German gov’ to pay €40 billion in structural aid
Proceeds from the European Commission may seem little in comparison with massive 40 billion Euro support that the German government has pledged to pay under a scheme to compensate electric utilities, workers and coal-mining regions.
The coal exit comes in addition to Germany’s earlier agreed nuclear phase out and its meant to ensure that Europe’s largest economy will meet its 2030 emission reduction targets. Investment in offshore wind, solar power and new long-distance power transmission lines are also in the making.
The agreed phase-out roadmap entails a boost for renewable energy sources (RES) to reach a 65 percent share in power consumption by 2030 in order to compensate for the closure of coal power plants. It will also seek to expand combined heat and power (CHP) systems and install "two gas plant capacities" to cushion "the vanishing of large quantities of controllable energy."

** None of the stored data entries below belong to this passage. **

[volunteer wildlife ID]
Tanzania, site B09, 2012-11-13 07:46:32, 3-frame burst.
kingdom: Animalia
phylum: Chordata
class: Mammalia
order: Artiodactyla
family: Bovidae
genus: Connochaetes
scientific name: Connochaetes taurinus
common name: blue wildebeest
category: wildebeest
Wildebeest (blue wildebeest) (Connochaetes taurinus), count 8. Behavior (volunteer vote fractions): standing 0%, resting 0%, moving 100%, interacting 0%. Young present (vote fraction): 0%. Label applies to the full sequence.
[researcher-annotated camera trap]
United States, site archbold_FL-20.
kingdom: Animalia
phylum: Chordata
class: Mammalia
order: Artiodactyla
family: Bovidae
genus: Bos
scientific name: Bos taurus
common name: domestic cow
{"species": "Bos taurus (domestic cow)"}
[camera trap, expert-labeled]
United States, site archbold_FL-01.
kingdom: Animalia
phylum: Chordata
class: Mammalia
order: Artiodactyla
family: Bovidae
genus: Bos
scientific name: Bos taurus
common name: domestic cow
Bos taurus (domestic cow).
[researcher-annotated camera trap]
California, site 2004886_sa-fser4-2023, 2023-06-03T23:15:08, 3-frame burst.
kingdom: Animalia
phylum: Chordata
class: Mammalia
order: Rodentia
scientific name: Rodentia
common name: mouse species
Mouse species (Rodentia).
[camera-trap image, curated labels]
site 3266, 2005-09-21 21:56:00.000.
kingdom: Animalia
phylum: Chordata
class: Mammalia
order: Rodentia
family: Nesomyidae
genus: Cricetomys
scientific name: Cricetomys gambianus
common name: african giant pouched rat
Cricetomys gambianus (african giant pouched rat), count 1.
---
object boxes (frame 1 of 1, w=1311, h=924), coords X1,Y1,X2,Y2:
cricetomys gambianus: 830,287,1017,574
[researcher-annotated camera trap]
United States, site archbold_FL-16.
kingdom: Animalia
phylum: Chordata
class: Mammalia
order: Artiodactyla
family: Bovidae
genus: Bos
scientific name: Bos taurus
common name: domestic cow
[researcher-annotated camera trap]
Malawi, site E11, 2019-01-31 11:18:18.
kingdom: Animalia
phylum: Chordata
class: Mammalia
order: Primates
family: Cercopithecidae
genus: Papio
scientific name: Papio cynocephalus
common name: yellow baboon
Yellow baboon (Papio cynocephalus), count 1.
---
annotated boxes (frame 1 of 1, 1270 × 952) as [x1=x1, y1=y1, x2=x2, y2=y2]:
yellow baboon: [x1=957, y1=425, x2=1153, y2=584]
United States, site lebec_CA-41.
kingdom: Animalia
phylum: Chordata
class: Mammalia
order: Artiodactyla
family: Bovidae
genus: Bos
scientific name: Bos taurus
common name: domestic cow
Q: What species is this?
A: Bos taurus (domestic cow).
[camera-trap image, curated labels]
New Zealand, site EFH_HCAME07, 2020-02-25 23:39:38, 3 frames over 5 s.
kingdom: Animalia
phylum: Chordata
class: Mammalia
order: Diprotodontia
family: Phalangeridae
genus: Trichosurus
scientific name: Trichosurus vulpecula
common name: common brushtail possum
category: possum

Timeframe of coal exit – two options
In a first step, Germany's total installed lignite-fired power generation capacity will be reduced to 15 gigawatts (GW) by the end of 2022, with eight plants operated by RWE in western Germany going offline by that year. The total installed lignite generation capacity stood at about 21 GW in 2019.
In a second phase, starting after a two-year hiatus following the nuclear exit, capacity will be cut to 8.8 GW between 2025 and 2029. A total of eleven units are to be taken offline, three of which are transferred into security standby. Five of these eleven units are operated by RWE in the west and six by LEAG, a subsidiary of Czech investor EPH, in eastern Germany.
During the final phase starting in the 2030s, the remaining eleven lignite units in the country are scheduled for decommissioning between 2034 and 2038, the year agreed by the coal exit commission as the very last for the fossil fuel in the country. But the agreement also says there will be an assessment in 2026 and 2029 to see whether the last phase of decommissioning in the 2030s can be brought forward by three years. In this case, the coal exit would be completed in 2035 instead of 2038.